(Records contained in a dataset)
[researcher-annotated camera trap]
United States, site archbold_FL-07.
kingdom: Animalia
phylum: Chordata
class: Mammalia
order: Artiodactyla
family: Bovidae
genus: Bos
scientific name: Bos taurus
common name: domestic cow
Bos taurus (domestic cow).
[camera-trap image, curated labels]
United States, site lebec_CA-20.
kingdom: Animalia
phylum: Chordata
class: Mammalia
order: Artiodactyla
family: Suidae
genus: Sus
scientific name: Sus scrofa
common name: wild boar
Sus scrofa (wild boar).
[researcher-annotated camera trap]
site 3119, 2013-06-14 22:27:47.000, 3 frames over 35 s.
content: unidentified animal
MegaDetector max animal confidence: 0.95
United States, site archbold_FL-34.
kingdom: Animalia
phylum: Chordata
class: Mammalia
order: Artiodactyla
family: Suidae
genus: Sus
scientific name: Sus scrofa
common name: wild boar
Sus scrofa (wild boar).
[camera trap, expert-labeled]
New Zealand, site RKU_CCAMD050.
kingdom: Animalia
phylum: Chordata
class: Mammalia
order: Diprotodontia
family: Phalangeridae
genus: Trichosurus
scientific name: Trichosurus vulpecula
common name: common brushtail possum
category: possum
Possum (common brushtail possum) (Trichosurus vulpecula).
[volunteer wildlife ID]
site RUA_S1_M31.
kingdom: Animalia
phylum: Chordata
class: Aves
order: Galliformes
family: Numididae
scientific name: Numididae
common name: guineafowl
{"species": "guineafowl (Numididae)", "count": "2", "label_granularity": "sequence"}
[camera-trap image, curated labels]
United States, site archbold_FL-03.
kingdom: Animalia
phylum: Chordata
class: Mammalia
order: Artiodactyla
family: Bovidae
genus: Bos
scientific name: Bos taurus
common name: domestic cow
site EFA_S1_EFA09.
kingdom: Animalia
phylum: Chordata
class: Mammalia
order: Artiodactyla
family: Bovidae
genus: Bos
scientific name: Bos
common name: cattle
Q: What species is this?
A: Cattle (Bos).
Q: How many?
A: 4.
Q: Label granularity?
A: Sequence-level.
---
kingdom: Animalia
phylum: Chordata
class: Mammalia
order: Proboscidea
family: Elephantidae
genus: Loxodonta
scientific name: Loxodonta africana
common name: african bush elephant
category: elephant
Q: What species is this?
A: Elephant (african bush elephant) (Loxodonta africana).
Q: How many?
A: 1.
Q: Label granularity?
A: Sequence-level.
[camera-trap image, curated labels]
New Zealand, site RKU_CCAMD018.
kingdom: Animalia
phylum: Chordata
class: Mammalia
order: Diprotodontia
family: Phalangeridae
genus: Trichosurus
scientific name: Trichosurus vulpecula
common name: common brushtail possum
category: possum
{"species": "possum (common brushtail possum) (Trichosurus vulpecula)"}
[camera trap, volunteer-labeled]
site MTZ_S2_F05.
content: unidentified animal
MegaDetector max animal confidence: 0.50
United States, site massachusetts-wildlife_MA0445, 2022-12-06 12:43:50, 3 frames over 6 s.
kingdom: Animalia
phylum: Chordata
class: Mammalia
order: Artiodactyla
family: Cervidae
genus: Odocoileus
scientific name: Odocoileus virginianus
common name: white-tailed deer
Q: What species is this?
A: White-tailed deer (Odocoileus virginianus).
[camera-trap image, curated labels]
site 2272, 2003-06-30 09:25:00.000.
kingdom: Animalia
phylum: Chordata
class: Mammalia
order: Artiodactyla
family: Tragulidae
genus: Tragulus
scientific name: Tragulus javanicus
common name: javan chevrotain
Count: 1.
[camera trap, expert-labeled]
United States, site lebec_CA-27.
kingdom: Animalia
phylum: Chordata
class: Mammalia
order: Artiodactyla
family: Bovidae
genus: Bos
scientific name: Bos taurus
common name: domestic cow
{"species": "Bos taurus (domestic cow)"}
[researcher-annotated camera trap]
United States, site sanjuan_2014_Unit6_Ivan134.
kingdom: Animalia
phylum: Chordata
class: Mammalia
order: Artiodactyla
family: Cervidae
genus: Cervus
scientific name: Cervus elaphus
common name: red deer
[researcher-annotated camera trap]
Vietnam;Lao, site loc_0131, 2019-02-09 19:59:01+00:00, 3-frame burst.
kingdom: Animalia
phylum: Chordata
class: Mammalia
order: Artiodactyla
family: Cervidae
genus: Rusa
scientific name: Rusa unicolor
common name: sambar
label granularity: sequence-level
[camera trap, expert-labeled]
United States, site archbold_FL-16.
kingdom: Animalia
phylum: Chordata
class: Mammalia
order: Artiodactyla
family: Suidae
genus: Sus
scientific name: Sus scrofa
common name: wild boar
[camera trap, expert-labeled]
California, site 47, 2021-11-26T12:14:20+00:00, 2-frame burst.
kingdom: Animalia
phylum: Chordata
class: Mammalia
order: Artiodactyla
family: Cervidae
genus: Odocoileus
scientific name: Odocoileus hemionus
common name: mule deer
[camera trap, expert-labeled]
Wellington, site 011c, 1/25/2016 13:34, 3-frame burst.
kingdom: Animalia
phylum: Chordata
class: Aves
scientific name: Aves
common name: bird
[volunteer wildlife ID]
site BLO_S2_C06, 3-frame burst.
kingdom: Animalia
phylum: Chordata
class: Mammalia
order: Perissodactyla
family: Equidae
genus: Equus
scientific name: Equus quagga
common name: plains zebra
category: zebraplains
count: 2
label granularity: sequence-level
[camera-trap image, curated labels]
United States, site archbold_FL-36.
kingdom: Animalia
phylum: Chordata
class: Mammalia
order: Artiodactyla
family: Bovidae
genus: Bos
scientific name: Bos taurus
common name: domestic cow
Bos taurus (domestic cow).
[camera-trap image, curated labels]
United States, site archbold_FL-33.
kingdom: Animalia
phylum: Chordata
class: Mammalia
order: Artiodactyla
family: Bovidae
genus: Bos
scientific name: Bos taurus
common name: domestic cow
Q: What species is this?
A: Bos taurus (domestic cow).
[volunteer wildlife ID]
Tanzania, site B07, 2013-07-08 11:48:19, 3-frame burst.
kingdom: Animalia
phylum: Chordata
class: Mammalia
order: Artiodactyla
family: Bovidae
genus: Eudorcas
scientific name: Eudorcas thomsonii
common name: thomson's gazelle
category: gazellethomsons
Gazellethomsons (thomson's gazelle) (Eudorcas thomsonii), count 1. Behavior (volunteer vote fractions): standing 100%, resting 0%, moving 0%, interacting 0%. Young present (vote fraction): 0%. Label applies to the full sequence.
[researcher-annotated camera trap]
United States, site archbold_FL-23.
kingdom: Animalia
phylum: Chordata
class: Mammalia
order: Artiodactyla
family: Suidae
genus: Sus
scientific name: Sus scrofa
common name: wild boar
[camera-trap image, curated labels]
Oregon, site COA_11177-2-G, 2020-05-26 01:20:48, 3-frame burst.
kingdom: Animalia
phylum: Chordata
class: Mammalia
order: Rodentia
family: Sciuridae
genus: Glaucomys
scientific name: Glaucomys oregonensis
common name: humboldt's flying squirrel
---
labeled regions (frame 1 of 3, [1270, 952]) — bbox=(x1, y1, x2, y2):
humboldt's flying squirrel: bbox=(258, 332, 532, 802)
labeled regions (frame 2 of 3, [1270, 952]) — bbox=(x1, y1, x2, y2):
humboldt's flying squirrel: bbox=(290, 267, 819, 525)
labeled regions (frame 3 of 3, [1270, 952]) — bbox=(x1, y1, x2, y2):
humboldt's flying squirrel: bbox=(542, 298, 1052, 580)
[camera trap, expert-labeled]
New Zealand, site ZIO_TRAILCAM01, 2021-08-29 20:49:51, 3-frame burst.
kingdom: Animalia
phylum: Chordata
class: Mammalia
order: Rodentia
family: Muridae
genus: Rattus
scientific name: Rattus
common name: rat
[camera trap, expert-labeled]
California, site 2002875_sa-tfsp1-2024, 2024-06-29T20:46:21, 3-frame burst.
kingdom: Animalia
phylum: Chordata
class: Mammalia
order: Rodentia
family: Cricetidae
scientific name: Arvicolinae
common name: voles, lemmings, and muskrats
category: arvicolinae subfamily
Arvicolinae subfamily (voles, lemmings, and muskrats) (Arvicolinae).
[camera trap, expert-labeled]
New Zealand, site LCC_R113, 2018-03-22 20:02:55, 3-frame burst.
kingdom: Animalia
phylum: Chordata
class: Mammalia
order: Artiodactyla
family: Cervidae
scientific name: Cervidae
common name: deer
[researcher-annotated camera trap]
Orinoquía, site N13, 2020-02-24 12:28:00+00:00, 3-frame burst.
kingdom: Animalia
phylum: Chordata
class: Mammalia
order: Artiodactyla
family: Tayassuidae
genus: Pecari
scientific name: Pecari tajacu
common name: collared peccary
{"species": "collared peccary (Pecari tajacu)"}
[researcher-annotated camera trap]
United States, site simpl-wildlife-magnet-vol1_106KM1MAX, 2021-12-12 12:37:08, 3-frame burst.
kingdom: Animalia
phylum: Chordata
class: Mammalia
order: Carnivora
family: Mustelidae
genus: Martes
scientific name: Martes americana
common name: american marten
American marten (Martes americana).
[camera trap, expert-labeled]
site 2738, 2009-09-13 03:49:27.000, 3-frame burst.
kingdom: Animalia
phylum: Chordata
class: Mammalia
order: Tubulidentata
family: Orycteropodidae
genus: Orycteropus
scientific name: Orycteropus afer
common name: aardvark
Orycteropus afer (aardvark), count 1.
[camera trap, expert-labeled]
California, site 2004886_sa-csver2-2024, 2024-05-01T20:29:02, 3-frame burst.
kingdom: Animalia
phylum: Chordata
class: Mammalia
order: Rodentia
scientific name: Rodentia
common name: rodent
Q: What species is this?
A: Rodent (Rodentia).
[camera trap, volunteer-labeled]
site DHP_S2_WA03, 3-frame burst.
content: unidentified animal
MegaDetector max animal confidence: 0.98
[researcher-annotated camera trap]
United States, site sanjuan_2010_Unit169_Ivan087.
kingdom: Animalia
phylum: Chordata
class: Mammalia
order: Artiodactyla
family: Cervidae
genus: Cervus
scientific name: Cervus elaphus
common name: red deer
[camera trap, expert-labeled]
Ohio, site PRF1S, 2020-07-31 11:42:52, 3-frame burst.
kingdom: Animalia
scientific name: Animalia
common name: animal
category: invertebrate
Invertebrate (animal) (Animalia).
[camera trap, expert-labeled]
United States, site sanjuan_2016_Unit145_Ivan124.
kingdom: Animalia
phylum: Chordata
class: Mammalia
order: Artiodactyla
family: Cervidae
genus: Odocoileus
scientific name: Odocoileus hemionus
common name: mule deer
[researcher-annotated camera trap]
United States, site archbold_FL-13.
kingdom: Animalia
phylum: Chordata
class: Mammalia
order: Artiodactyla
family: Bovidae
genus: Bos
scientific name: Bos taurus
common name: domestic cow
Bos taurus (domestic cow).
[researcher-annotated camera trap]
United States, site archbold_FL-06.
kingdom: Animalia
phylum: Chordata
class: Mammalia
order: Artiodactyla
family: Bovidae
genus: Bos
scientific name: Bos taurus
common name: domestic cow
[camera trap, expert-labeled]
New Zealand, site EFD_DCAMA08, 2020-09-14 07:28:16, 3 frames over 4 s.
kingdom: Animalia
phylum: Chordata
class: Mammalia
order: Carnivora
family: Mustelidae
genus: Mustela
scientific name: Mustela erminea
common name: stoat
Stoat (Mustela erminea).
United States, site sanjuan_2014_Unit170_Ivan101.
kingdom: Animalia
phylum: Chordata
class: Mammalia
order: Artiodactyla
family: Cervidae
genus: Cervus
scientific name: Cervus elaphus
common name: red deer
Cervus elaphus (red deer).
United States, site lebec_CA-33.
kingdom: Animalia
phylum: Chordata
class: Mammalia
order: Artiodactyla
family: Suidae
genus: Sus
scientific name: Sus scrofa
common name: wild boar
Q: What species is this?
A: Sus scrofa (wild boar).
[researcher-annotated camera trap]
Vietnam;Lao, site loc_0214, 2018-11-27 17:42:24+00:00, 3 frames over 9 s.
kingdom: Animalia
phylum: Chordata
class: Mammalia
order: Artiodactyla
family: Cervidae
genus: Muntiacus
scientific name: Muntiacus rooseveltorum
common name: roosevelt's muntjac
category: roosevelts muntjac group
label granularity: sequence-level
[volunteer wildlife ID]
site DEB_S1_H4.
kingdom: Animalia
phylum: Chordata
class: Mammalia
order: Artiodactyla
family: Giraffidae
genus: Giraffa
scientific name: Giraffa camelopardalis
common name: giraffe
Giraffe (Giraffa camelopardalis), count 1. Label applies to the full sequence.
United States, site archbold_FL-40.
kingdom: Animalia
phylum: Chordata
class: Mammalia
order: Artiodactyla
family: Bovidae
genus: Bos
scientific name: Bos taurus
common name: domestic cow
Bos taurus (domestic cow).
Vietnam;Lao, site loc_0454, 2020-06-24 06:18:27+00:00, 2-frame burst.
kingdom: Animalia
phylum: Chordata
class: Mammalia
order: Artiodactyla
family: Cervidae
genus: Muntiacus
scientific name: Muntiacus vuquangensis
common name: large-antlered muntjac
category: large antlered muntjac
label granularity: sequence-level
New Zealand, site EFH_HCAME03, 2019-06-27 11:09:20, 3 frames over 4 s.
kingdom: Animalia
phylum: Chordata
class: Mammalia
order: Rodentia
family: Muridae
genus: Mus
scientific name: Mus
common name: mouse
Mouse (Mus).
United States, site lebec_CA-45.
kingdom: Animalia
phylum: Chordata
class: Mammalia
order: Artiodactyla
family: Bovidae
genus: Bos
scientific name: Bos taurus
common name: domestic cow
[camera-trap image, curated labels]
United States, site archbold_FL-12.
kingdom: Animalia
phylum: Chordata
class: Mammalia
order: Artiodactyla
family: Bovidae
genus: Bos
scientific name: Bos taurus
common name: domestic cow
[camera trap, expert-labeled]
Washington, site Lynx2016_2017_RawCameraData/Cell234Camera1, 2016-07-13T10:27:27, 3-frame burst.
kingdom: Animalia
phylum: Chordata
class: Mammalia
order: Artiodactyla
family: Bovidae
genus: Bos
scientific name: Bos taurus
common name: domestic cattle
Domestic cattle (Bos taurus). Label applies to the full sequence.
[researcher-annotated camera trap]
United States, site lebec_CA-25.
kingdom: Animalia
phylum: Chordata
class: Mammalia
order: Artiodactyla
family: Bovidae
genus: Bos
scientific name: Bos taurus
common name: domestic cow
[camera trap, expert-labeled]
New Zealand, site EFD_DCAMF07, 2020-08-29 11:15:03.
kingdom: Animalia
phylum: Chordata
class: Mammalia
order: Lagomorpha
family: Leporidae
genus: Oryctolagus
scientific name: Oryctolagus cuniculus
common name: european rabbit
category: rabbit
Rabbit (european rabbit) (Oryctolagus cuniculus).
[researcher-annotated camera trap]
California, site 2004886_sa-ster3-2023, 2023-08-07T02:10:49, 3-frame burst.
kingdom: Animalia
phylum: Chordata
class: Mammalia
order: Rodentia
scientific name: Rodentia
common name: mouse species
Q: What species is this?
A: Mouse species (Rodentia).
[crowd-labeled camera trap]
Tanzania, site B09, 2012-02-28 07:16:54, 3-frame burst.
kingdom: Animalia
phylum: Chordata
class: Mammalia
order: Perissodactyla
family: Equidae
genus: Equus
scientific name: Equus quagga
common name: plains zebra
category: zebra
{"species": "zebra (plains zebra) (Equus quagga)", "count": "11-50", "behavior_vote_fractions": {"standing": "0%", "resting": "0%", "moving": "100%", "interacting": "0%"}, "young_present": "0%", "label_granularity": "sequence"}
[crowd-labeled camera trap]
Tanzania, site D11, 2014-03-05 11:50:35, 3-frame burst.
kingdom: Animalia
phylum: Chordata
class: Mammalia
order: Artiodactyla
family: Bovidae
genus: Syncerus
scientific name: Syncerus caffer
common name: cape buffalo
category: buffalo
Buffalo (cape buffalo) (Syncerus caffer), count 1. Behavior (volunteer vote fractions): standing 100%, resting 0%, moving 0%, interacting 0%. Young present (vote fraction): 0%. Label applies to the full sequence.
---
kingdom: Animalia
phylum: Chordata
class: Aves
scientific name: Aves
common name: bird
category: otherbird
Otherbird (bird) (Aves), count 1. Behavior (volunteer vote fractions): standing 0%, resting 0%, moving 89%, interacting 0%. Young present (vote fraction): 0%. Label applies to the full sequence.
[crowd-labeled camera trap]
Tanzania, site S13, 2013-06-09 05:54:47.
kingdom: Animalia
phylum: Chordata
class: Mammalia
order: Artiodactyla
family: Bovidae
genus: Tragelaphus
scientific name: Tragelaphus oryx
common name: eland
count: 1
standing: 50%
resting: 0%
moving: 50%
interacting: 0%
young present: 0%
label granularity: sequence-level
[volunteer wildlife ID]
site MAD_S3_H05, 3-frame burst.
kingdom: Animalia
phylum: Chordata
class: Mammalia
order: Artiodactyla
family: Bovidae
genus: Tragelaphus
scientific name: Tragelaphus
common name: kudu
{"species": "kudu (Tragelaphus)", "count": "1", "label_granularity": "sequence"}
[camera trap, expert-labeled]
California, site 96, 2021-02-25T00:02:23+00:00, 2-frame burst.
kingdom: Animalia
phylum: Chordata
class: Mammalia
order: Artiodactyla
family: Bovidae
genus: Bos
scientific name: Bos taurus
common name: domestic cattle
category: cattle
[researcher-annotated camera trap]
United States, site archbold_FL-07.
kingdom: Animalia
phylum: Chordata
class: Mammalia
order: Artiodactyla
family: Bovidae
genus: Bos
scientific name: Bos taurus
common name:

> **Directions for this task**
From the records above, copy each line where the word "confidence" can be found.

> **Written response**
MegaDetector max animal confidence: 0.95
MegaDetector max animal confidence: 0.50
MegaDetector max animal confidence: 0.98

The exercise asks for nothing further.